§ **REQUISITI DEL COMPITO**:
Converti in una lista JSON di stringhe le righe dei record che vanno dalla riga contenente "Thinking about gravity, is" fino alla fine dei record, estremi inclusi, con una stringa per ciascuna riga e senza le righe vuote.
____________________
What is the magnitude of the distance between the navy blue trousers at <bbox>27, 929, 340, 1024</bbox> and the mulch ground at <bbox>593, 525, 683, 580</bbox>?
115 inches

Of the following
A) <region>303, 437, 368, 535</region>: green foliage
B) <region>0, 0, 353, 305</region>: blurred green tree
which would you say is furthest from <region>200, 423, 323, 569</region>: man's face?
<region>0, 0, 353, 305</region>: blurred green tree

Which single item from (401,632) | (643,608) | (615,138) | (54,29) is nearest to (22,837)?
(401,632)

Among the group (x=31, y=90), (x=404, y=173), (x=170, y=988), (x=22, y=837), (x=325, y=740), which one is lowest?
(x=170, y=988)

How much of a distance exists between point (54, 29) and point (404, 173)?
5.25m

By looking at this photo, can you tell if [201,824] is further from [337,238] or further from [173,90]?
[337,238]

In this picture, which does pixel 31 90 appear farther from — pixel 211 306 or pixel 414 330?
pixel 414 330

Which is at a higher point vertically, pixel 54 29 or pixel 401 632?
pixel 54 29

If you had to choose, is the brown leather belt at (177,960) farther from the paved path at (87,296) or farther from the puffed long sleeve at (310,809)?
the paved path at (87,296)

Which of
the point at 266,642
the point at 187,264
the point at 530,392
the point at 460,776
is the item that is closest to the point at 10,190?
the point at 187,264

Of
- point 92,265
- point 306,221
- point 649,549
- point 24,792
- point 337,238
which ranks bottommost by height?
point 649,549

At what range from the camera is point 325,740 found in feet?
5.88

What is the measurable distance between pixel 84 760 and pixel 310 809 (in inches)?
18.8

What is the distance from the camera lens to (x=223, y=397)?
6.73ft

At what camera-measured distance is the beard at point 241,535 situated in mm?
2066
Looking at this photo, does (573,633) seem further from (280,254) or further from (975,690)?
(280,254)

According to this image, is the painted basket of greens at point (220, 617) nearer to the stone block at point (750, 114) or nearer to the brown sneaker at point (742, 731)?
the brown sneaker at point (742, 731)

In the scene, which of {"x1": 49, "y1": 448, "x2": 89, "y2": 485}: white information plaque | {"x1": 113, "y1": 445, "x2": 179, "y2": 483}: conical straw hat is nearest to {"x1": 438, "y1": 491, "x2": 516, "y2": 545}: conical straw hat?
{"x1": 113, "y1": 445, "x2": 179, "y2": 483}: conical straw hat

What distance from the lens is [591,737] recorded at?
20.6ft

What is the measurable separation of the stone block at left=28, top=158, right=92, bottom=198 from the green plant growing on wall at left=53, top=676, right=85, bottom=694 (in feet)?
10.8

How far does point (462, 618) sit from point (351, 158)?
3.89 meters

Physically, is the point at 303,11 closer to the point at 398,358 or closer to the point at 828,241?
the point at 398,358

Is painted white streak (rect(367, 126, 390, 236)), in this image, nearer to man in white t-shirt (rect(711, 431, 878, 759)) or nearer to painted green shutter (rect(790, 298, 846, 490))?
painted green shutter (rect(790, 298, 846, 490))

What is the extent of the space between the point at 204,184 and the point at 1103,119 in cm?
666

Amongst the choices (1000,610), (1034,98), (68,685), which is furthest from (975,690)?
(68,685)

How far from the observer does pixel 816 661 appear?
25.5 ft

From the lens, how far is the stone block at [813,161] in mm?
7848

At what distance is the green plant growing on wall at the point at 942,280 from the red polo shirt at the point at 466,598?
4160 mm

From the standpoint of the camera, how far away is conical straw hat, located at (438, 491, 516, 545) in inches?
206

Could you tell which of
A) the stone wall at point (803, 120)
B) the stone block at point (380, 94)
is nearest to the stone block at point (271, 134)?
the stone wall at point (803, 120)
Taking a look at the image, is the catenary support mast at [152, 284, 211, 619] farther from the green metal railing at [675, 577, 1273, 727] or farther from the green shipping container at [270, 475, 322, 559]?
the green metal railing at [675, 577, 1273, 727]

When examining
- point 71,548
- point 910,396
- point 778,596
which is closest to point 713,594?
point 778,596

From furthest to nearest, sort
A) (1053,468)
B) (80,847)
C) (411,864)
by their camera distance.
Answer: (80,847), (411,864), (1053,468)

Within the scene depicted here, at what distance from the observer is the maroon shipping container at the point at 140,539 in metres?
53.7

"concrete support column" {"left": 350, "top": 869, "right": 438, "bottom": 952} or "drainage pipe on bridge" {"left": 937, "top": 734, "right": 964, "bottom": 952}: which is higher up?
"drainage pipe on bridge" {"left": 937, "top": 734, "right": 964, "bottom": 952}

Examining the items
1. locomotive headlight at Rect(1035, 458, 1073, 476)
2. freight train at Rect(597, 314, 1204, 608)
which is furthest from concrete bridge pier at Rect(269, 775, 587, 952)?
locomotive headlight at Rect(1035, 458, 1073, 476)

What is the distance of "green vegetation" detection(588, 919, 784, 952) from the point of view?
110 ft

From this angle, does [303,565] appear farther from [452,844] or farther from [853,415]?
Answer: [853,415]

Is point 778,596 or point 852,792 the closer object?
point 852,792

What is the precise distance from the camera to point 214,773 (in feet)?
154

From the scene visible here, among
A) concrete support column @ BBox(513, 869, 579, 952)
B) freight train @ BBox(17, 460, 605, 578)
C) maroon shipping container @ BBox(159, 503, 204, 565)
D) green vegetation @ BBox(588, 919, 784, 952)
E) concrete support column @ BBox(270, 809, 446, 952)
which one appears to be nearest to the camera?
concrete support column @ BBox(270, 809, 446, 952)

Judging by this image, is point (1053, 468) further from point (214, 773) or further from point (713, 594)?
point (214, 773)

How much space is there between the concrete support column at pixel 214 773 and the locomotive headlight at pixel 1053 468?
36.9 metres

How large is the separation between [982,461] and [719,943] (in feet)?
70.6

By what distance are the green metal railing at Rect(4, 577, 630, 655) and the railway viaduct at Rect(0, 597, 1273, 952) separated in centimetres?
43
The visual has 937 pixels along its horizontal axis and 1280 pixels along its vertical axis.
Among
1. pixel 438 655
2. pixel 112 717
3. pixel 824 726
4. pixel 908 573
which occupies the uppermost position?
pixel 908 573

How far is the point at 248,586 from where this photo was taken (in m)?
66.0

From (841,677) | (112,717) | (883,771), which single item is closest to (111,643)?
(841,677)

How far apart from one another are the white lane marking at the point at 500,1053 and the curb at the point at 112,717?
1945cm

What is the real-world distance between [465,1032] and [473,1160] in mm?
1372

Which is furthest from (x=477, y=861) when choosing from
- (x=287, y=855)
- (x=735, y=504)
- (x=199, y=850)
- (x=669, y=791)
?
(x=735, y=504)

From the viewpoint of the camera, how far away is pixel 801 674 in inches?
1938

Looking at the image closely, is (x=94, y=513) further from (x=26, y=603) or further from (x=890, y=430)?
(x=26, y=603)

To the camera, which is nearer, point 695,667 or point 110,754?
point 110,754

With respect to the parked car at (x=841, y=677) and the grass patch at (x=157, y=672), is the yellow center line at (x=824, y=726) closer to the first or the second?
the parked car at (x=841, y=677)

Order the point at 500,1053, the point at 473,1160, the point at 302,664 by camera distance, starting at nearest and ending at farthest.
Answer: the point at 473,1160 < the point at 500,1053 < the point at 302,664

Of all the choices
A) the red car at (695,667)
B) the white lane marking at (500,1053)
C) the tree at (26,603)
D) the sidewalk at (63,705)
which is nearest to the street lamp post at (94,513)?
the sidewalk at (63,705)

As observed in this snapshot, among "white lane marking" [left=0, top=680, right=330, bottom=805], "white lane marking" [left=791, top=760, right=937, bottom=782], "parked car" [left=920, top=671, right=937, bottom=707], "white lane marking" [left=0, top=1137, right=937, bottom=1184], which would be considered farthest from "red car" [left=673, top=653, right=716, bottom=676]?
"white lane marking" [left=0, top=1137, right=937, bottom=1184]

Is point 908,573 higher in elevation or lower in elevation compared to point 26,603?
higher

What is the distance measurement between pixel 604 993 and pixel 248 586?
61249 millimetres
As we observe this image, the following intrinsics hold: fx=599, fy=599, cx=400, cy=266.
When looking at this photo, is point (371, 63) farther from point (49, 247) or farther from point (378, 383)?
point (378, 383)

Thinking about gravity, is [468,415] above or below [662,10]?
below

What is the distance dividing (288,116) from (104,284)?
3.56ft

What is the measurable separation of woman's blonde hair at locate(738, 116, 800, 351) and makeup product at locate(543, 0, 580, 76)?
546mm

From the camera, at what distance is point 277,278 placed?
____________________
§ **RISPOSTA SCRITTA**:
[
  "Thinking about gravity, is [468,415] above or below [662,10]?",
  "below",
  "What is the distance dividing (288,116) from (104,284)?",
  "3.56ft",
  "What is the measurable separation of woman's blonde hair at locate(738, 116, 800, 351) and makeup product at locate(543, 0, 580, 76)?",
  "546mm",
  "From the camera, at what distance is point 277,278 placed?"
]